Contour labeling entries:
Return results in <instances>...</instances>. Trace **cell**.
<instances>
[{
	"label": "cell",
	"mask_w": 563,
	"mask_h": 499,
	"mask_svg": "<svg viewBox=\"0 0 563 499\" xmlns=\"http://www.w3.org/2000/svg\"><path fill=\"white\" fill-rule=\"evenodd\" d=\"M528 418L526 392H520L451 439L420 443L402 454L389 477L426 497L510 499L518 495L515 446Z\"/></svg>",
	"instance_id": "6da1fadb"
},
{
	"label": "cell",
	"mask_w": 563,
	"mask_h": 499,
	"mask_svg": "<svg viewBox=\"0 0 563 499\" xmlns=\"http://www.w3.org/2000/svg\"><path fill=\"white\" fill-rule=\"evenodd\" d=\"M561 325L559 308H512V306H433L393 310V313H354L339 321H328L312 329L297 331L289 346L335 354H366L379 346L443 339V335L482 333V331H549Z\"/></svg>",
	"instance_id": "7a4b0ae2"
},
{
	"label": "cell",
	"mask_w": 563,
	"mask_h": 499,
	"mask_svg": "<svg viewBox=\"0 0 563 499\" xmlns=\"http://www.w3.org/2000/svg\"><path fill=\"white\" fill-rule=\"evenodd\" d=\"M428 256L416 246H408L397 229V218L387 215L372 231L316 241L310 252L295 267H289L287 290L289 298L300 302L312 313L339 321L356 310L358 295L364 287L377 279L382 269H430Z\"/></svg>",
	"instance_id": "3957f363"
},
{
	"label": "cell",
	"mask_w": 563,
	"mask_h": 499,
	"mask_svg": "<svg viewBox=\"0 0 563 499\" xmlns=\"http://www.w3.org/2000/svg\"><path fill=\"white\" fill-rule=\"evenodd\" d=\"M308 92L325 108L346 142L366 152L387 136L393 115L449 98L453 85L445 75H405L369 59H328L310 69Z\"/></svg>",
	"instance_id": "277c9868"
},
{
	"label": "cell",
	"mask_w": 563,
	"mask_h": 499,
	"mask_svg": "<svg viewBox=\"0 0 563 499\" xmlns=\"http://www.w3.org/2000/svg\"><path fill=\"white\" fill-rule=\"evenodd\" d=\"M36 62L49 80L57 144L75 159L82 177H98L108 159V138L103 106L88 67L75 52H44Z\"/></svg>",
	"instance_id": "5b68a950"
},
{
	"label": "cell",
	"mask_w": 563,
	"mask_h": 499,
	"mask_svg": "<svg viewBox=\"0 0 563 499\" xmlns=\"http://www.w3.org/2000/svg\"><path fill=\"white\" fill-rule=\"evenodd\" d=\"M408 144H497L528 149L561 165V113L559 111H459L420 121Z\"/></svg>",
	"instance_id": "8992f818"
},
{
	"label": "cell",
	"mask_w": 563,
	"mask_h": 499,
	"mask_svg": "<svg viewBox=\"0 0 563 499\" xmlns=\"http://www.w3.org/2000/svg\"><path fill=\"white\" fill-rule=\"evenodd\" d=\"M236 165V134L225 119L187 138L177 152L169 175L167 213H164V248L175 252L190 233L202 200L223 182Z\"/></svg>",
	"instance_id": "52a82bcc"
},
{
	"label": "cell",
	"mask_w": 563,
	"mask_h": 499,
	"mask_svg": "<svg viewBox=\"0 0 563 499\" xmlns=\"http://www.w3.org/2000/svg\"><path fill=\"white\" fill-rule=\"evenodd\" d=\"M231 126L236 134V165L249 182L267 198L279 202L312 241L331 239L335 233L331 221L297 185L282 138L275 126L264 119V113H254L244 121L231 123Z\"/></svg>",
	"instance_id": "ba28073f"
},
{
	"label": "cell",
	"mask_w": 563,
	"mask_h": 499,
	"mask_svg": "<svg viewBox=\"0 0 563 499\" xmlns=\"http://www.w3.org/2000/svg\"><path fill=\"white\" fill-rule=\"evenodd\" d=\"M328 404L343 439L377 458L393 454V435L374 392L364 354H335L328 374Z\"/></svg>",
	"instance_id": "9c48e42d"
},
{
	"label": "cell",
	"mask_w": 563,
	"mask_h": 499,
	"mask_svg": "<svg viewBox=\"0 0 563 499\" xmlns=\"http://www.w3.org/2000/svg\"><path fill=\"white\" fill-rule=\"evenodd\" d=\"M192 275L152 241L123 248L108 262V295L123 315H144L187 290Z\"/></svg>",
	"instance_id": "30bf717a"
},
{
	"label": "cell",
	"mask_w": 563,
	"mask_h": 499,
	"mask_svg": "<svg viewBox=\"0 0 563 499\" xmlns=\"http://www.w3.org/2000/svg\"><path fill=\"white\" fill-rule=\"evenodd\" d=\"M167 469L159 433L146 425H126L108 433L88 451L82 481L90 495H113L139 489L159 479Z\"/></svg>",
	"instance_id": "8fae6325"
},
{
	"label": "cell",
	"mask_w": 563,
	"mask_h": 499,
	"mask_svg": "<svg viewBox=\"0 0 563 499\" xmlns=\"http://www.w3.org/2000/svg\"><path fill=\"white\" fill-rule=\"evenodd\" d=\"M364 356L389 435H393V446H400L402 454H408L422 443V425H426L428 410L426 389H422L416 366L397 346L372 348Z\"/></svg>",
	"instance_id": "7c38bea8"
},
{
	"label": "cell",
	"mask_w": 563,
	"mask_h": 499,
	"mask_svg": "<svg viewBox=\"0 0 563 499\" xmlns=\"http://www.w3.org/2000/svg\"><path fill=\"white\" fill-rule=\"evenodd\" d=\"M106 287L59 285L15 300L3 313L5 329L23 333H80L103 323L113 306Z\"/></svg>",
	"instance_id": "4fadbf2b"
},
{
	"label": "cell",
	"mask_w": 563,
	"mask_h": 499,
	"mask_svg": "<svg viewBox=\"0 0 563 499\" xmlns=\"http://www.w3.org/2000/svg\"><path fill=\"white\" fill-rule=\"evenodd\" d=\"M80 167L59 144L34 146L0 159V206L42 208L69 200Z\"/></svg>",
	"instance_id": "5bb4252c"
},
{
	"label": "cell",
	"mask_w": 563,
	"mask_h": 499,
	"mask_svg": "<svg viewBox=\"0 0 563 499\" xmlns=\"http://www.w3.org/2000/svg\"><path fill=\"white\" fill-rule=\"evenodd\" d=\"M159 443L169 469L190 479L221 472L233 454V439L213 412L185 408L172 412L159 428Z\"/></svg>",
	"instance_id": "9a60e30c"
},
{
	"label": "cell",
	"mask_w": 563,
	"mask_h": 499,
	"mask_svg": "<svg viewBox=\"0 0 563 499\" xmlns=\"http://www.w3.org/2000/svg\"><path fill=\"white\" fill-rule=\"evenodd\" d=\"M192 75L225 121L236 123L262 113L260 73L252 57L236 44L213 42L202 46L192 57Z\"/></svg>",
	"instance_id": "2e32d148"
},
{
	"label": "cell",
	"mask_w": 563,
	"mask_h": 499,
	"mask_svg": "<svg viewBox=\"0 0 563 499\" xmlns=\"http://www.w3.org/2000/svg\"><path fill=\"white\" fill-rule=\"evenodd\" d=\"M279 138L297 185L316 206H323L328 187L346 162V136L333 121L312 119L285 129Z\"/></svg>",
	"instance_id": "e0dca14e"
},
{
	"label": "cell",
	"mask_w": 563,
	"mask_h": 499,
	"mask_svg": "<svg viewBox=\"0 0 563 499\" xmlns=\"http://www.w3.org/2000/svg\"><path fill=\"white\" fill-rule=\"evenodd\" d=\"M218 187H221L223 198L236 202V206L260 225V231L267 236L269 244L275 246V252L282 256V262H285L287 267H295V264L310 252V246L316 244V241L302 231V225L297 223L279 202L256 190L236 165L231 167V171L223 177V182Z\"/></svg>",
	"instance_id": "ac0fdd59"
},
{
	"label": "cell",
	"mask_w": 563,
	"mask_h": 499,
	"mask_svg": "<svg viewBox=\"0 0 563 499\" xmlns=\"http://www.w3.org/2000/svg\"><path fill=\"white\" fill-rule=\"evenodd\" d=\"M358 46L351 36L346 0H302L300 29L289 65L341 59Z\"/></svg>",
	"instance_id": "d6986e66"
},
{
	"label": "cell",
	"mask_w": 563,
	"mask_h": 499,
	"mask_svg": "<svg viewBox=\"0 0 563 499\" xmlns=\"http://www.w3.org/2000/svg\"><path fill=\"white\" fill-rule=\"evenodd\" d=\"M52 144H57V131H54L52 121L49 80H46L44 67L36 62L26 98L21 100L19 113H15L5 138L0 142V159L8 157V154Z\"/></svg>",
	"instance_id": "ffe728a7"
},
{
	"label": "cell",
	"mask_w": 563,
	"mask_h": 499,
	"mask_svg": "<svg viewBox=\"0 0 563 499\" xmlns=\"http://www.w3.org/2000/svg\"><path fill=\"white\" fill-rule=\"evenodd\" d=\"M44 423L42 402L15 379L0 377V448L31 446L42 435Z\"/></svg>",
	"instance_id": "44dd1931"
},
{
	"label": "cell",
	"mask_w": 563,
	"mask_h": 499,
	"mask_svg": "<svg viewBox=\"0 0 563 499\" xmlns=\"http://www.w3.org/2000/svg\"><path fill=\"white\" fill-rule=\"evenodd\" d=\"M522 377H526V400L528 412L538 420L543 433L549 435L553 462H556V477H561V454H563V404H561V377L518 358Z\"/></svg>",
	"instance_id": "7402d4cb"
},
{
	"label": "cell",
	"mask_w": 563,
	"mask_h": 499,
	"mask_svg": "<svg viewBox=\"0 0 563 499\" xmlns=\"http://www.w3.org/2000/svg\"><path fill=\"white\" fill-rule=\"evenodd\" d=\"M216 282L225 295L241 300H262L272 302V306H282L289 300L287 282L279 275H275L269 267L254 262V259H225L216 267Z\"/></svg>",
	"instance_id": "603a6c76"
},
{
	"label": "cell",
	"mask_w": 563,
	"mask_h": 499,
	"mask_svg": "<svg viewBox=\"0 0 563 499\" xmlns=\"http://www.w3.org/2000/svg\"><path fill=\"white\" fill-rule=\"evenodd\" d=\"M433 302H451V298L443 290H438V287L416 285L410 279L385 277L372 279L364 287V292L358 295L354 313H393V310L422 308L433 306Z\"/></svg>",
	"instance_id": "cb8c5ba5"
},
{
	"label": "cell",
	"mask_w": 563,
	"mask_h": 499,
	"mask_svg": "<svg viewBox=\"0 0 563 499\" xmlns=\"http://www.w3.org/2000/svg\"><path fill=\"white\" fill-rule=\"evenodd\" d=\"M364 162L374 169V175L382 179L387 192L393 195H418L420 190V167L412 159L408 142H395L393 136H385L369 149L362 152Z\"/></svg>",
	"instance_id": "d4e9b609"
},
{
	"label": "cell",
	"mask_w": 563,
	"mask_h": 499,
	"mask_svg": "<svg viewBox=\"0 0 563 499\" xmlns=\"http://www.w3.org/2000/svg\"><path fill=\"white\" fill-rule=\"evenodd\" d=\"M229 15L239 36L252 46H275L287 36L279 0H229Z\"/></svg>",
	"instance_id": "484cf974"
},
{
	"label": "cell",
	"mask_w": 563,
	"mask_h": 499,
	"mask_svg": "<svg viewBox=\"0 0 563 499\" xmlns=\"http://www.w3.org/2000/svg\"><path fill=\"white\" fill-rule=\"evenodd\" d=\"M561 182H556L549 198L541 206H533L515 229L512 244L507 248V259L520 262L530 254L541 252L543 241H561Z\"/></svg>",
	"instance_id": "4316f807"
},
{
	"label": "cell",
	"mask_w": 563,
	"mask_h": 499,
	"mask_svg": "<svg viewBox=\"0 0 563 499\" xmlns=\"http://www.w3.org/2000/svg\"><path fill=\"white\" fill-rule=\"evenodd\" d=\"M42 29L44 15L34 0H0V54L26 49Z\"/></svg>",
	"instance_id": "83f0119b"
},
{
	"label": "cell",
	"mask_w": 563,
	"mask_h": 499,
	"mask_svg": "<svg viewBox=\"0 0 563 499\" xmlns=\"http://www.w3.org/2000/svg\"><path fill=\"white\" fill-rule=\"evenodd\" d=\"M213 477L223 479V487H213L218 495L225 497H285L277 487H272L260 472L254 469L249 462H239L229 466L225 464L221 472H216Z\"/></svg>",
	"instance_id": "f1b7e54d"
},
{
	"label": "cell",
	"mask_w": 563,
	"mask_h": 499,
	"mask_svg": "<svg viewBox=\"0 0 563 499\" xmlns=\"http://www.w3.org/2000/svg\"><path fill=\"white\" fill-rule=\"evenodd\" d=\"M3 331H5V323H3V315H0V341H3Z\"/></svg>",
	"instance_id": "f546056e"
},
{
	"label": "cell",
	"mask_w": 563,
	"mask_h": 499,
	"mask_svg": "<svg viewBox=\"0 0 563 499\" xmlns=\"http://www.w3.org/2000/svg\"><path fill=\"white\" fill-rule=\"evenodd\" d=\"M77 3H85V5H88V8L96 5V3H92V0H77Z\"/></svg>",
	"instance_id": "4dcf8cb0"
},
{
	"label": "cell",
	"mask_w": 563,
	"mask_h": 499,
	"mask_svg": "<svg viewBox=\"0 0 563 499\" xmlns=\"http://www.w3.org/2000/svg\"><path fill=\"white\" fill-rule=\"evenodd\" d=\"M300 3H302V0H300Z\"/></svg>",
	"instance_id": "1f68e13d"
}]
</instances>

---

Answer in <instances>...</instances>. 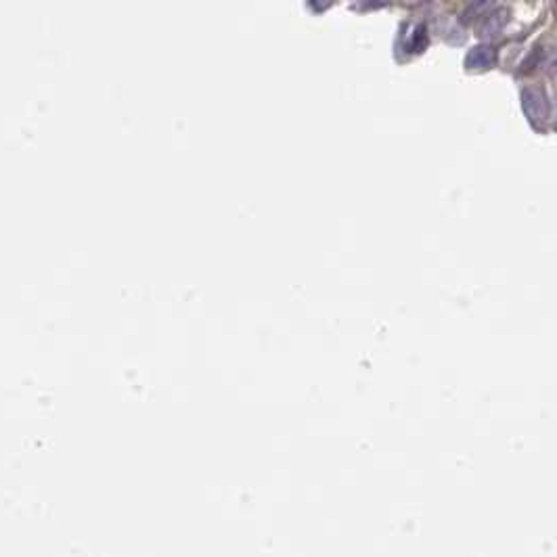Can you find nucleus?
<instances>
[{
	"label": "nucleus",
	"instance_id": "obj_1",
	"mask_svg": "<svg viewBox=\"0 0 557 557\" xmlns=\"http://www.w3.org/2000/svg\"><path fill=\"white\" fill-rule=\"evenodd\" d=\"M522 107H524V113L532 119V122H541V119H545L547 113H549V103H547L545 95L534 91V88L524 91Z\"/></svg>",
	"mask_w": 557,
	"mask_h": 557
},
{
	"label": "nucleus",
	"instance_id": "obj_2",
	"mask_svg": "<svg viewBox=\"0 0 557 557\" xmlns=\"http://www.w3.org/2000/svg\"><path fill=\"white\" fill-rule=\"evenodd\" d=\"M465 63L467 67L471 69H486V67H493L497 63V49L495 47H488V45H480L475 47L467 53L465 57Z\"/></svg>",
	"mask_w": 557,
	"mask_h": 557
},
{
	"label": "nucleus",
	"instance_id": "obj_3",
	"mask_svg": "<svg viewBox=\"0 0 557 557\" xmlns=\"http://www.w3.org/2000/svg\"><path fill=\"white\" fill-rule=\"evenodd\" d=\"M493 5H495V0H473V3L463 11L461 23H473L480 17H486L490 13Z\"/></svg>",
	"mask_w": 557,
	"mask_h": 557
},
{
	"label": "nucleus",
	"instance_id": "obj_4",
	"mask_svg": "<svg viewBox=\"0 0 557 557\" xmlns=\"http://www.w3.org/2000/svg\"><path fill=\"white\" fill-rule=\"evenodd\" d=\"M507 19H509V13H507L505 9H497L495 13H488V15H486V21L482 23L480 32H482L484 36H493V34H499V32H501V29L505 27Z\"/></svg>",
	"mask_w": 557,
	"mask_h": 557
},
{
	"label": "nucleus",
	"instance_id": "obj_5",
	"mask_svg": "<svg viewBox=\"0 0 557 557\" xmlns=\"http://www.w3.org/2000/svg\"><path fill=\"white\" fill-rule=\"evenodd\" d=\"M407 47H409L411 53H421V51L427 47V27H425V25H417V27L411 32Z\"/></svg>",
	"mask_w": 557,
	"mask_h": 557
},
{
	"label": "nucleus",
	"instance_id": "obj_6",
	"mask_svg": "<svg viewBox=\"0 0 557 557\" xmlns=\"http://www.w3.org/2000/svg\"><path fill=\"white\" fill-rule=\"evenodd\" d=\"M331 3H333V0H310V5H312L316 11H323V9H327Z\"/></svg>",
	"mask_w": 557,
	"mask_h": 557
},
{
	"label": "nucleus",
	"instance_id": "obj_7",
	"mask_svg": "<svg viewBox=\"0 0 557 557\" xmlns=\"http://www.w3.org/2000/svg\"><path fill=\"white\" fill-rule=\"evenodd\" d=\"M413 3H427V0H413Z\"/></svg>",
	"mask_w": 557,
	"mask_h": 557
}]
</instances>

**OBJECTIVE**.
Rewrite the lines starting at the one that contains "Return results in" and ending at the one that contains "418L526 392H520L451 439L420" as a JSON list of strings, one string per line, leaving out any blank lines.

**OUTPUT BELOW**.
[
  "Return results in <instances>...</instances>. Trace **cell**.",
  "<instances>",
  "[{",
  "\t\"label\": \"cell\",",
  "\t\"mask_w\": 563,",
  "\t\"mask_h\": 499,",
  "\t\"mask_svg\": \"<svg viewBox=\\\"0 0 563 499\\\" xmlns=\\\"http://www.w3.org/2000/svg\\\"><path fill=\\\"white\\\" fill-rule=\\\"evenodd\\\" d=\\\"M528 418L526 392H520L451 439L420 443L402 454L389 477L426 497L510 499L518 495L515 446Z\\\"/></svg>\","
]